Esther, com toda sua indignação pela falta de consideração de Buddy, traz aos leitores um conforto, a certeza da imortalidade das palavras, da importância, maior que tudo, dos sentimentos expressados através da poesia. Saber que pessoas como Buddy existem e que eu, como escritora e poeta, terei que lidar com elas é desmotivador, mas Sylvia demonstra a falta de relevância desse tipo de opinião, demonstra que poetas devem lutar pelo que amam.
Depois do estágio, Esther se inscreve para um curso de escrita de um escritor renomado e é rejeitada. Com isso, Esther fica obcecada por escrever cada vez mais contos e poemas e se frustra, ficando dias sem tomar banho ou dormir. Ela entra em um estado de depressão profunda e tenta se suicidar várias vezes, quando acaba sofrendo uma overdose com remédios para dormir e sobrevive.
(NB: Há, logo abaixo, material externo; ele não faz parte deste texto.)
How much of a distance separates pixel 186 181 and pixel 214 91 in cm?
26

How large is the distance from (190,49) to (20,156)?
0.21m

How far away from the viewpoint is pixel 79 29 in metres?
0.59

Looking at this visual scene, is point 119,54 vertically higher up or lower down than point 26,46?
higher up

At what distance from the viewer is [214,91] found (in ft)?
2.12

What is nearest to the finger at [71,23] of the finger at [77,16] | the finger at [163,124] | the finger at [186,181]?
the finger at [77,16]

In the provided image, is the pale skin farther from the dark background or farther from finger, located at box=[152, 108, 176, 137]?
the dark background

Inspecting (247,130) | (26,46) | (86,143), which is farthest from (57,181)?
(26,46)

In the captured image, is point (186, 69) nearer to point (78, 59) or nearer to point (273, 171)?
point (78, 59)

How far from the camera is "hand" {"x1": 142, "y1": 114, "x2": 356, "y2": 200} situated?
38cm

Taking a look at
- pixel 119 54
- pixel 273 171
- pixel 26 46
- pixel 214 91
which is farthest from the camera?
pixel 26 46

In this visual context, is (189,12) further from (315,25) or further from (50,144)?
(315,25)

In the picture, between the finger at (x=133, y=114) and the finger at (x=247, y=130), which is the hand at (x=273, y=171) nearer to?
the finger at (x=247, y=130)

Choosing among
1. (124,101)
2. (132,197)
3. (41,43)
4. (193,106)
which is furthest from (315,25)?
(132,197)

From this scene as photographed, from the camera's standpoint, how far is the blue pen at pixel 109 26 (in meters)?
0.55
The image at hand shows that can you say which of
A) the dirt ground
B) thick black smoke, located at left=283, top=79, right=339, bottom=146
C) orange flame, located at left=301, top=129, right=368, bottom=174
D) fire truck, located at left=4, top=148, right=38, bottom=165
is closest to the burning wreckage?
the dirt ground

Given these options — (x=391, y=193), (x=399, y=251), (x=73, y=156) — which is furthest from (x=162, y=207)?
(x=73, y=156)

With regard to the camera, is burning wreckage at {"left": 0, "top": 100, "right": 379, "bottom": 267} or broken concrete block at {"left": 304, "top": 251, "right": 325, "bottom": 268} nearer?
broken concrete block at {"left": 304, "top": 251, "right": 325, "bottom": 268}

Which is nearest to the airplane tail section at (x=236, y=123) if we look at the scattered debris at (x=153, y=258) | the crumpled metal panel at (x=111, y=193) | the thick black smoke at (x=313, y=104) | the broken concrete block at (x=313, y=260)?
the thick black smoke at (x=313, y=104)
Após o incidente, a mãe de Esther a põe em um manicômio, onde ela reflete bastante sobre a redoma de vidro que a prende. Para quem está na redoma de vidro, o mundo é um pesadelo, um filme que você assiste, mas não pode mudar, pois a redoma prende todas as suas emoções dentro de si, e você não pode fugir delas. No manicômio, Esther passa por tratamentos de choque, que fazem ela se sentir não só fora da redoma, mas também fora de si.
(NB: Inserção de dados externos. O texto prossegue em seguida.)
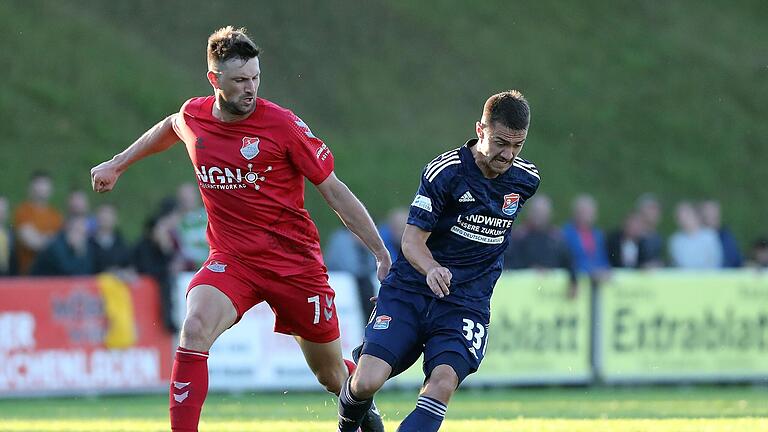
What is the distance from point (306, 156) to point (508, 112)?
1274 millimetres

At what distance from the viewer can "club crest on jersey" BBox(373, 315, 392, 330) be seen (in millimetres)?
7461

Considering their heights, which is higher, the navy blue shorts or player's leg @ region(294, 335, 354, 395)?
the navy blue shorts

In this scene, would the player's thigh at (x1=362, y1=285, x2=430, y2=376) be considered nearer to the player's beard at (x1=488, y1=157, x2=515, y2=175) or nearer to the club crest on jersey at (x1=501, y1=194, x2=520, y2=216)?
the club crest on jersey at (x1=501, y1=194, x2=520, y2=216)

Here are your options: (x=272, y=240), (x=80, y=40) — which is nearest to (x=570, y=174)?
(x=80, y=40)

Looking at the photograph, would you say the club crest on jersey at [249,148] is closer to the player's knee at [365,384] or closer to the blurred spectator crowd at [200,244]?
the player's knee at [365,384]

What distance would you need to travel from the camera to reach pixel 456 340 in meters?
7.31

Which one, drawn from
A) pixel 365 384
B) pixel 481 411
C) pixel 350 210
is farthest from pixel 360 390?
pixel 481 411

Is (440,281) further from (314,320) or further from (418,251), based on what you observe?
(314,320)

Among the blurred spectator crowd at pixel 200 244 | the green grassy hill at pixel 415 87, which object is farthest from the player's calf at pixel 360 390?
the green grassy hill at pixel 415 87

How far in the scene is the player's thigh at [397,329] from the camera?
291 inches

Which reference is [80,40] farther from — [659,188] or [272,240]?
[272,240]

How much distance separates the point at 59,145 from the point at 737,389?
1384 centimetres

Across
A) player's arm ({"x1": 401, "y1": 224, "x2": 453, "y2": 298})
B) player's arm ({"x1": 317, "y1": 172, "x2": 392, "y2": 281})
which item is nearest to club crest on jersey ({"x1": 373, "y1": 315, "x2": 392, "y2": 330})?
player's arm ({"x1": 401, "y1": 224, "x2": 453, "y2": 298})

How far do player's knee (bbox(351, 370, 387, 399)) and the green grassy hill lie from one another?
56.1ft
Após o suicídio de uma conhecida, os pensamentos suicidas de Esther são suprimidos, e ela melhora e sai do manicômio. Porém, ao passo que Esther melhora e volta à sua vida normal, a própria Sylvia nunca melhorou de verdade.
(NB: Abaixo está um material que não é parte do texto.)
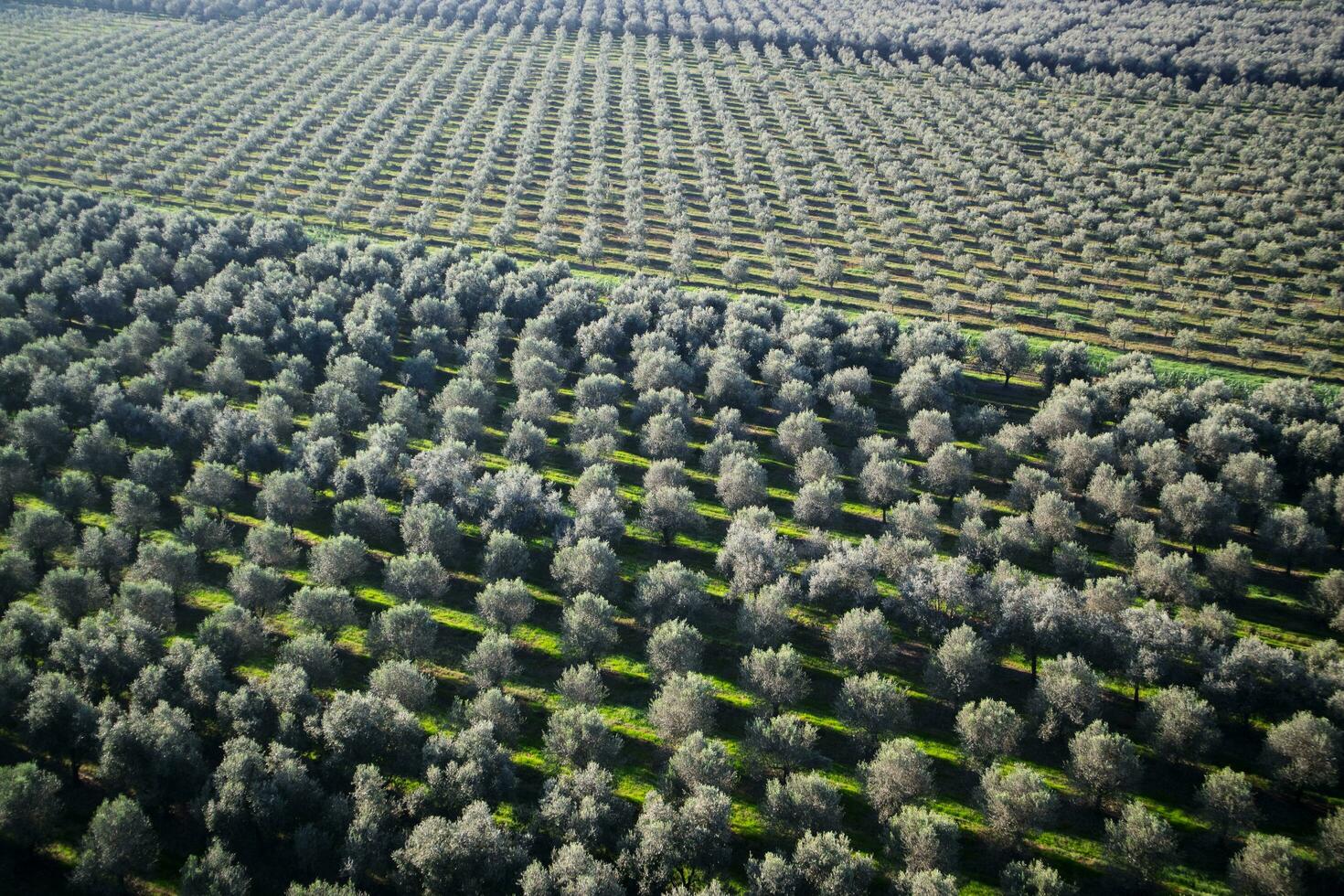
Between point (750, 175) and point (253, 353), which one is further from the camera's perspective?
point (750, 175)

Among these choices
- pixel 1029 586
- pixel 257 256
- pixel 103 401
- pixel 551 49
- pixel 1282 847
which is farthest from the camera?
pixel 551 49

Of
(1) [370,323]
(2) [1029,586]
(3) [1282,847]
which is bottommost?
(3) [1282,847]

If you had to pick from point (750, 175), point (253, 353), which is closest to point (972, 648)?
point (253, 353)

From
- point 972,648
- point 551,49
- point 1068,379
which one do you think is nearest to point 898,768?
point 972,648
Depois do verão de 1953, Plath voltou para a faculdade, se formando em 1955. Logo após, ela foi estudar em Cambridge e lá, conheceu o poeta Ted Hughes, com quem se casou em 1956. Durante um tempo, Sylvia lecionou literatura inglesa na Smith College e depois voltou à Inglaterra em 1959. Nessa época, ela lançou sua primeira coleção de poesia, The Colossus, e obteve sucesso com a obra. Além disso, ela deu luz à sua primeira filha, Freida nesse mesmo período de tempo. Porém, esse foi o único livro lançado antes de sua morte.

Em 1962, nasceu Nicholas, o segundo filho de Sylvia, o que provavelmente agravou a relação dela com Ted, que nunca foi tranquila. Nesse mesmo ano, Ted largou Sylvia e as crianças para morar com uma amante. Isso deixou Sylvia em uma depressão severa e, nesse ínterim, ela escreveu "Redoma de Vidro", que foi originalmente lançado sob o pseudônimo Victoria Lucas, e "Ariel", uma coleção de poemas que foi lançada apenas dois anos após sua morte. No dia 11 de fevereiro de 1963, Sylvia cometeu suicídio. Dezenove anos após sua morte, sua coletânea de poemas ganhou um Pulitzer.

Sylvia, em seus poemas, comentários sarcásticos e contos, demonstrava ser uma pessoa extremamente talentosa, mas cercada pela redoma de vidro, por algo que nunca conseguiu controlar, pois esse algo a controlava. Mesmo assim, ela expôs seus sentimentos, antes julgados estranhos, para o mundo. Entretanto, sua poesia, desde aquele tempo, é verdadeiramente apreciada, sua aflição finalmente entendida, pois a redoma de vidro não conseguiu esconder por completo seu brilho. A redoma nunca conseguirá tirar o brilho de nós, e Sylvia é a prova disso.